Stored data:
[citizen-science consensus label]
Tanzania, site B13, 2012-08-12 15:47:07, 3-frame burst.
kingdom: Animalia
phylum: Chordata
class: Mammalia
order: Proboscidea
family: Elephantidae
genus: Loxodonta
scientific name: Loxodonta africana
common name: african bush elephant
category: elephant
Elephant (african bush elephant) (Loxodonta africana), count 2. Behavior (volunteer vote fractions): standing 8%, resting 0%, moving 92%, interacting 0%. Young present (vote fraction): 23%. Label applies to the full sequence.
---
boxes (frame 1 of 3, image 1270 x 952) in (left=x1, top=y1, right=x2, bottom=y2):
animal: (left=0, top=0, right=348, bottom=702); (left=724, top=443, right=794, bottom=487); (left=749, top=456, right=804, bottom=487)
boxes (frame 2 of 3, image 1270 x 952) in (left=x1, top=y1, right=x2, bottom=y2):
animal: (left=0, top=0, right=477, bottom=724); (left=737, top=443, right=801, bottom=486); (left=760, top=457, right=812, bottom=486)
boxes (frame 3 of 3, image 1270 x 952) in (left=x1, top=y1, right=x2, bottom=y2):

Description of the task. The records above should be repeated word for word.

Exercise result.
[citizen-science consensus label]
Tanzania, site B13, 2012-08-12 15:47:07, 3-frame burst.
kingdom: Animalia
phylum: Chordata
class: Mammalia
order: Proboscidea
family: Elephantidae
genus: Loxodonta
scientific name: Loxodonta africana
common name: african bush elephant
category: elephant
Elephant (african bush elephant) (Loxodonta africana), count 2. Behavior (volunteer vote fractions): standing 8%, resting 0%, moving 92%, interacting 0%. Young present (vote fraction): 23%. Label applies to the full sequence.
---
boxes (frame 1 of 3, image 1270 x 952) in (left=x1, top=y1, right=x2, bottom=y2):
animal: (left=0, top=0, right=348, bottom=702); (left=724, top=443, right=794, bottom=487); (left=749, top=456, right=804, bottom=487)
boxes (frame 2 of 3, image 1270 x 952) in (left=x1, top=y1, right=x2, bottom=y2):
animal: (left=0, top=0, right=477, bottom=724); (left=737, top=443, right=801, bottom=486); (left=760, top=457, right=812, bottom=486)
boxes (frame 3 of 3, image 1270 x 952) in (left=x1, top=y1, right=x2, bottom=y2):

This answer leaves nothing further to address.